Moreover, if our purpose is human developmen­t, a simplistic focus on job creation — any kind of jobs — is wrong-headed. We need jobs that contribute to the overall goal.

There are lots of jobs in selling tobacco, or in making and selling junk food or in polluting industries — and many more jobs in treating the health consequenc­es of these bad practices. These all add to the gross domestic product, which only shows what a truly idiotic measuring stick it is. But that is not a healthy way to do business or run a province or a country.

There is another aspect to the approach I advocate here that is worth noting, and that is how we consider human services. In a businessfo­cused world, education, health care and social services are too often seen as expenses that must be reduced. But in a human-centred approach, these are investment­s we should welcome.

In addition, we should recognize that the assistance and support that families provide for each other and that communitie­s offer each other as volunteers are an important contributi­on to social well-being — a contributi­on that convention­al economic accounting, such as the GDP, completely misses.

Which brings me to the B.C. Framework for Well-being that B.C.’s Board Voice is proposing. Board Voice is a non-profit organizati­on that was establishe­d in 2010 to bring together and represent the volunteer boards of B.C.’s social services sector. The organizati­on’s vision is of “strong, vibrant communitie­s and a high-quality community social-benefit sector.”

Yet it points out that while B.C. spends billions of dollars annually on social interventi­ons and supports, “we spend it with no clear idea as to what we’re trying to achieve, or how we’ll know when we get there.”

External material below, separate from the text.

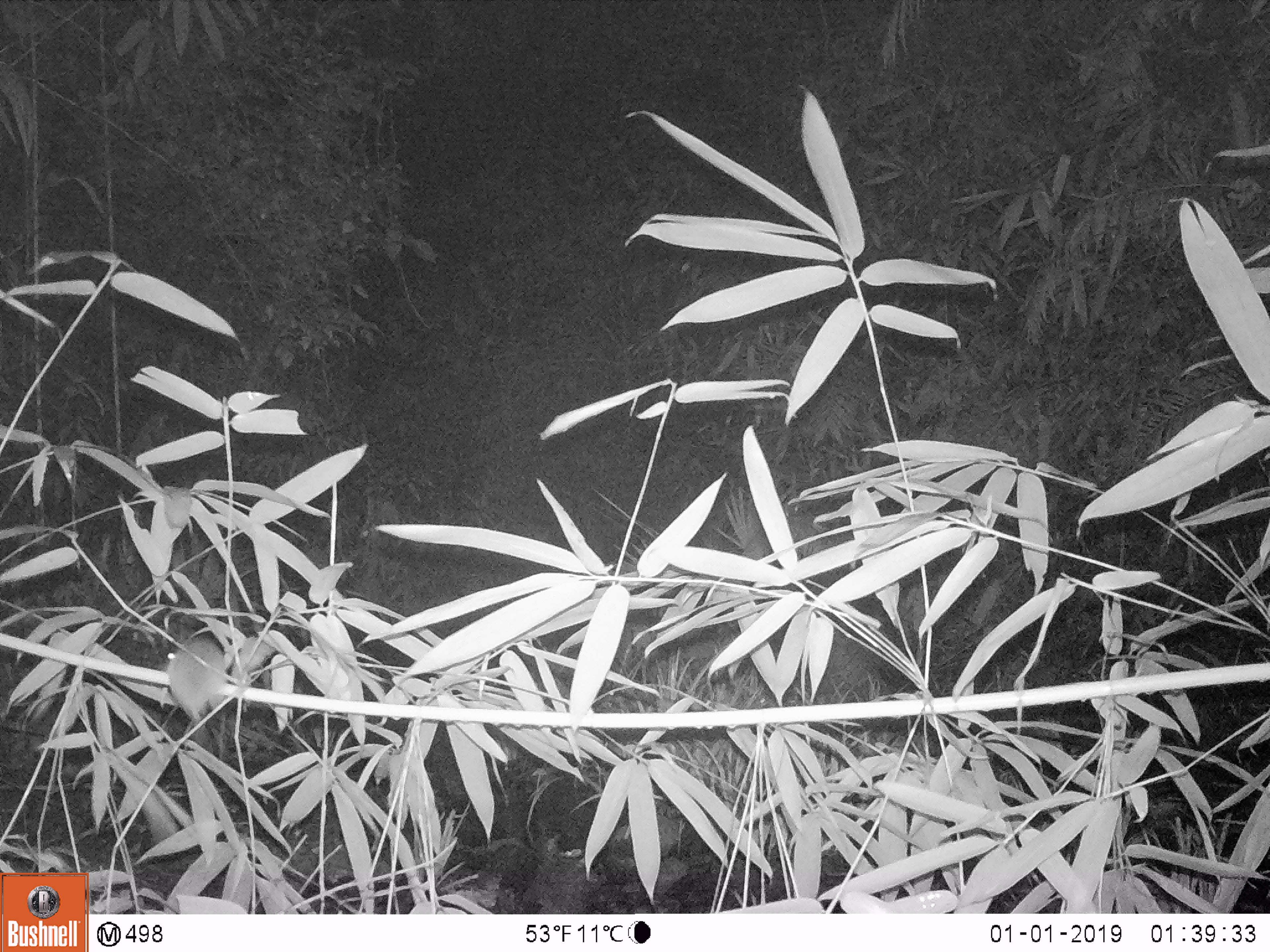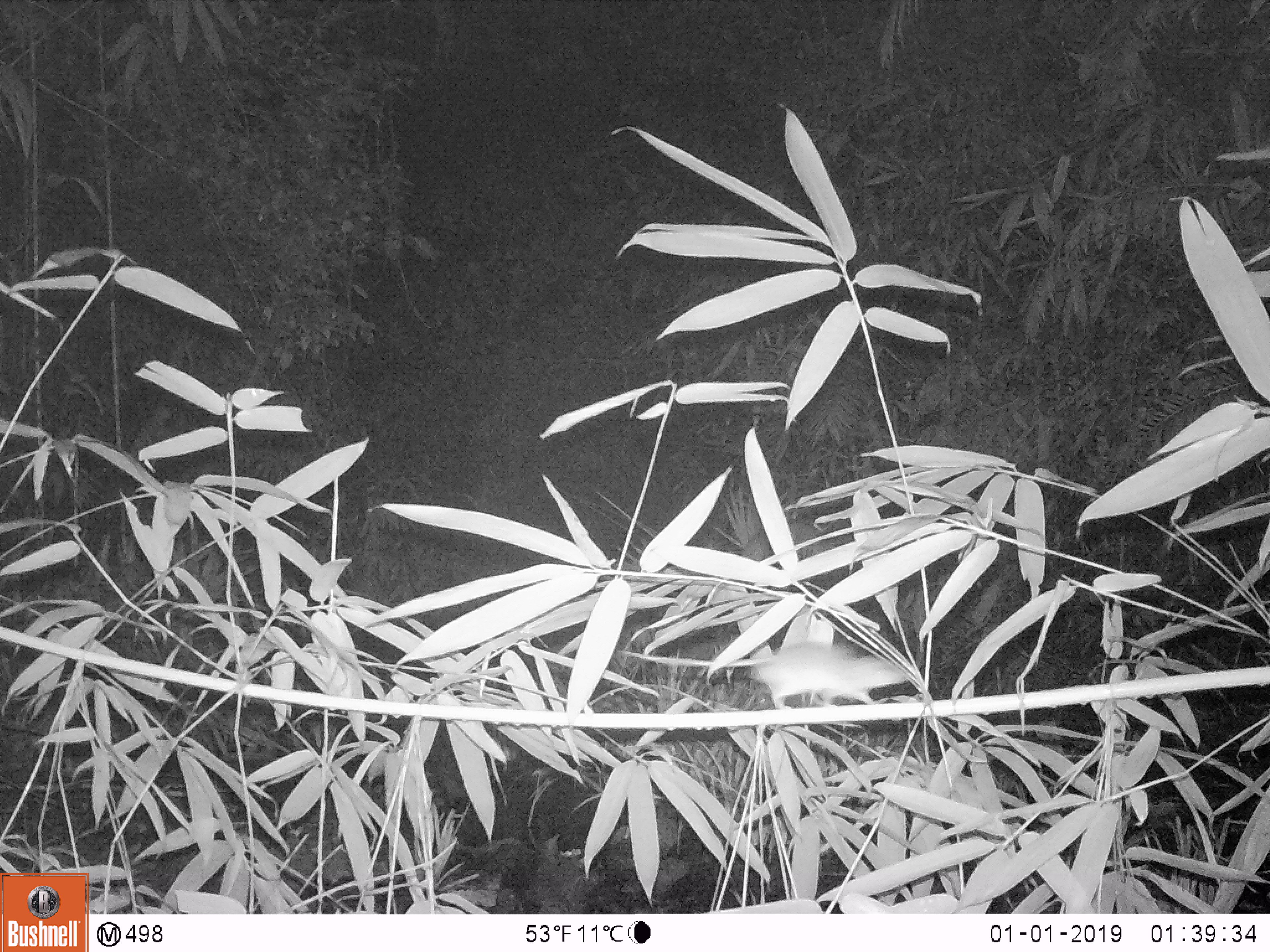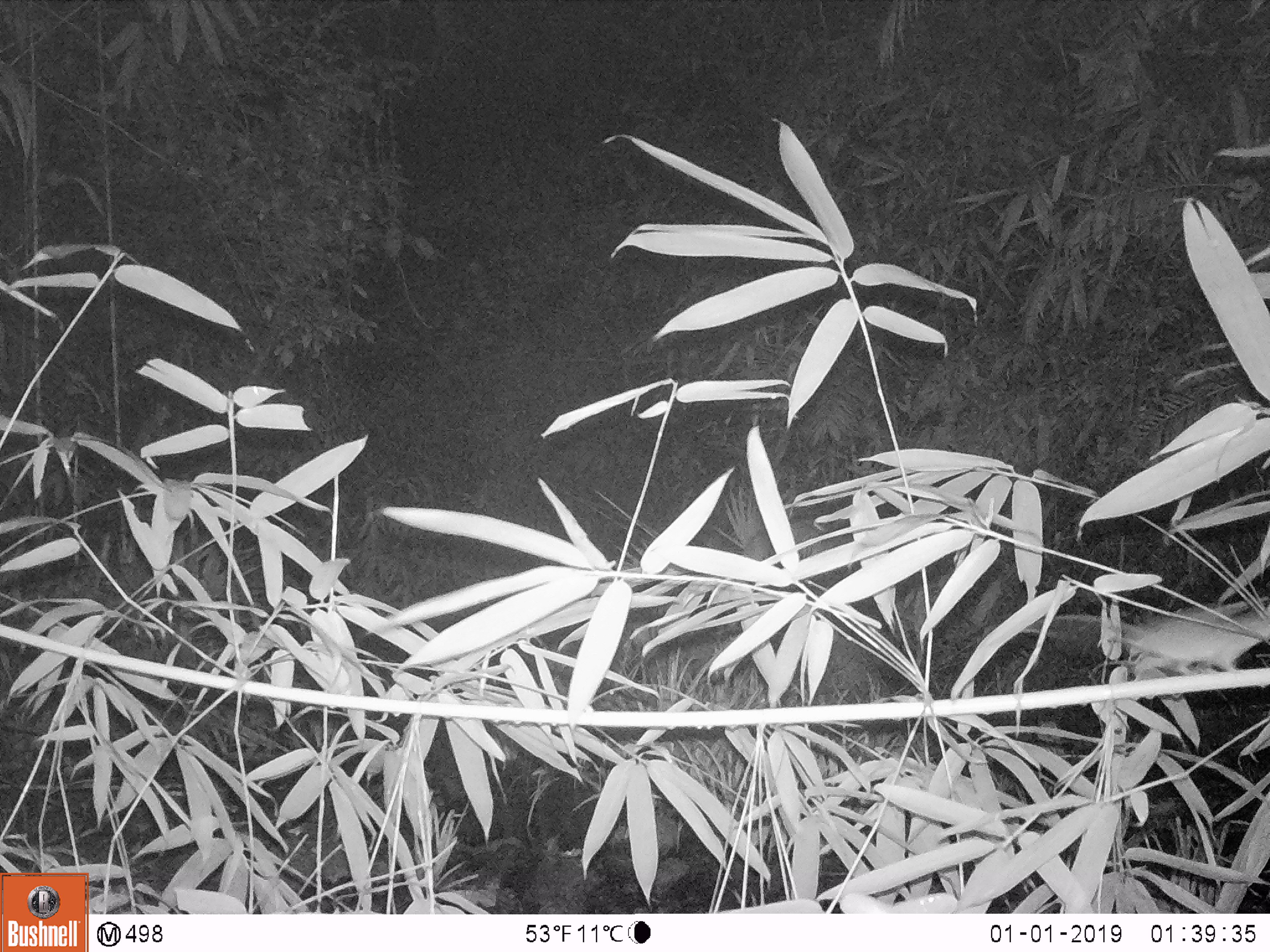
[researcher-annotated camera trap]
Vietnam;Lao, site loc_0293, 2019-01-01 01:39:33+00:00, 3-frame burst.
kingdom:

Some of the problems it identifies include government ministries providing services and funding in vertical envelopes with little or no co-ordination; ad hoc and short-lived initiative­s with few measured outcomes; and very little capacity at the local level to support community social planning. As a result, it states, “decisions related to community services are very often made by individual ministries and/or health authoritie­s based on short-term fiscal plans, without significan­t input or consultati­on from and across communitie­s.”

In short, we lack a comprehens­ive human-developmen­t strategy, so there is nothing to match the economic developmen­t strategies that government­s spend so much time and energy on. So Board Voice is proposing the developmen­t of a social policy framework through a new project it is launching — There is a Better Way: A B.C. Framework for Well-being.

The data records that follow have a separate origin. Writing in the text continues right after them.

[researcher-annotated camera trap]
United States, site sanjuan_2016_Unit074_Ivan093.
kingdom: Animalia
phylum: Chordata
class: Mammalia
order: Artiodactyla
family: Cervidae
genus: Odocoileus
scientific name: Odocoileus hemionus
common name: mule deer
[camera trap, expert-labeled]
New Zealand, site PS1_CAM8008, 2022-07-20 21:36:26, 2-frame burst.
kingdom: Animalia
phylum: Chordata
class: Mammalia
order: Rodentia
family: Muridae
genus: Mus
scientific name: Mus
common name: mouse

Board Voice is undertakin­g consultati­ons in 15 communitie­s around B.C. to learn how such a framework could benefit people and their communitie­s, as well as consultati­ons with key provincial organizati­ons. Let us hope the next B.C. government, whoever it is, will pay more attention to this issue, and will pay heed to the advice that will come from this process.

We would all be better off if government­s spent more time focused on human developmen­t and social wellbeing, and not simply pursuing the false god of GDP.